##### Data supplied
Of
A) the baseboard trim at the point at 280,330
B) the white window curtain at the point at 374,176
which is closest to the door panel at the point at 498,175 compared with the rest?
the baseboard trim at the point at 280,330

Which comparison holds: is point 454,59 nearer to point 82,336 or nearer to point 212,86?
##########
What you are asked to do: Retype the data above line for line, with no changes.

Solution for this problem:
Of
A) the baseboard trim at the point at 280,330
B) the white window curtain at the point at 374,176
which is closest to the door panel at the point at 498,175 compared with the rest?
the baseboard trim at the point at 280,330

Which comparison holds: is point 454,59 nearer to point 82,336 or nearer to point 212,86?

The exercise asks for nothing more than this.